[Passage shown]
*** Begin section ***
Heatherton Village (or Heatherton) is a modern residential housing development in Derby, England, located at the southern end of the older suburb of Littleover, and approximately  south west of Derby city centre. It is an upmarket housing area comprising modern housing, several public amenity parks, shops, a school and a nursery.

History
During its development in the 1990s the area was initially referred to as "Hollybrook", a more pleasant deviation on the name of Hell Brook, which runs through the area near Littleover Community School and through parts of the Heatherton estate.

The area is situated off the A5250, three miles south-west of Derby city centre, with easy access to Burton or Birmingham via the A38 and the M1 via the A50.

The majority of the Heatherton development is highly sought-after property, and has been popular among professional footballers. During Derby County's first stint in the Premiership, Heatherton was home to Fabrizio Ravanelli, other players who have lived there include Christian Dailly, Giles Barnes and Mart Poom.

Education
Griffe Field Primary School lies within the estate on Grosvenor Drive, built as a part of the initial development by Birch plc (since acquired by Edinburgh-based Miller Homes) but since expanded to double its original size early in the 2000s.
*** End section ***
[Stored data]
*** Begin section ***
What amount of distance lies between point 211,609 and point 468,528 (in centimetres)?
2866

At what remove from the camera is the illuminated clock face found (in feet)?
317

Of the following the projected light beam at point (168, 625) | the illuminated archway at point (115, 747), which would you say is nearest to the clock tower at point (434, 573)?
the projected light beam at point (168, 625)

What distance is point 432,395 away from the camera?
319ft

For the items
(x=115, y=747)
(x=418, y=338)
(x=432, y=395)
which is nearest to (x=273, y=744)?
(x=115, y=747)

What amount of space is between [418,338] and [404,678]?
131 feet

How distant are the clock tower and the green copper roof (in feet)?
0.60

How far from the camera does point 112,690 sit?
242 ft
*** End section ***
*** Begin section ***
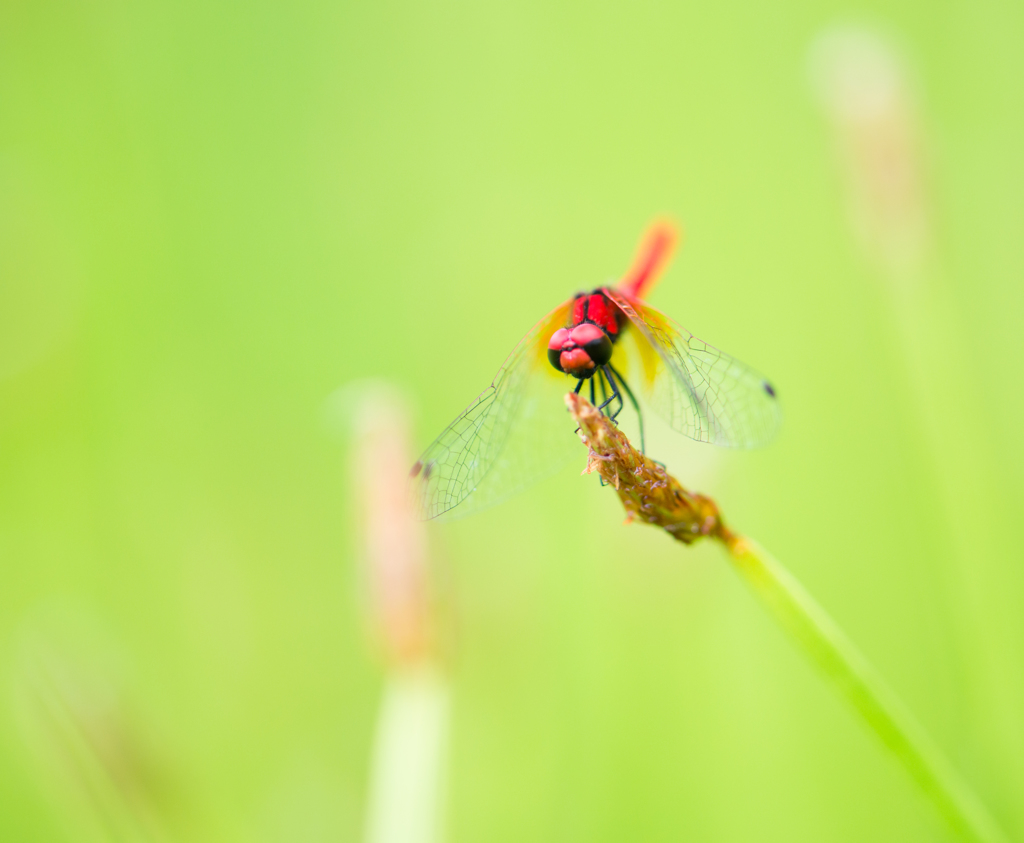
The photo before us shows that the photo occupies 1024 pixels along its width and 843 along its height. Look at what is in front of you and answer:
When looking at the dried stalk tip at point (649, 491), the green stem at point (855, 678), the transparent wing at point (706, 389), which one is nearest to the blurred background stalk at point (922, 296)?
*** End section ***
[To do] Extend the article on Heatherton Village by continuing from its last sentence.

[Result]
Community facilities
There is a small shopping arcade on Hollybrook Way, at the south-western entrance to the estate, across the road from the Haven Church, The Hollybrook pub and a Doctor's surgery. An Aldi supermarket was opened on a greenfield site adjacent to the Hollybrook pub in 2022.

Since the late 1990s, Heatherton has been served by a bus route operated by Trent Barton, known as "The Harlequin", which circles the estate and runs to a terminus on Gower Street in Derby City centre, every 20 minutes during the daytime from Monday to Saturday. An hourly evening and Sunday service is provided by the V3 Derby to Burton via Willington service which deviates through the estate at these times.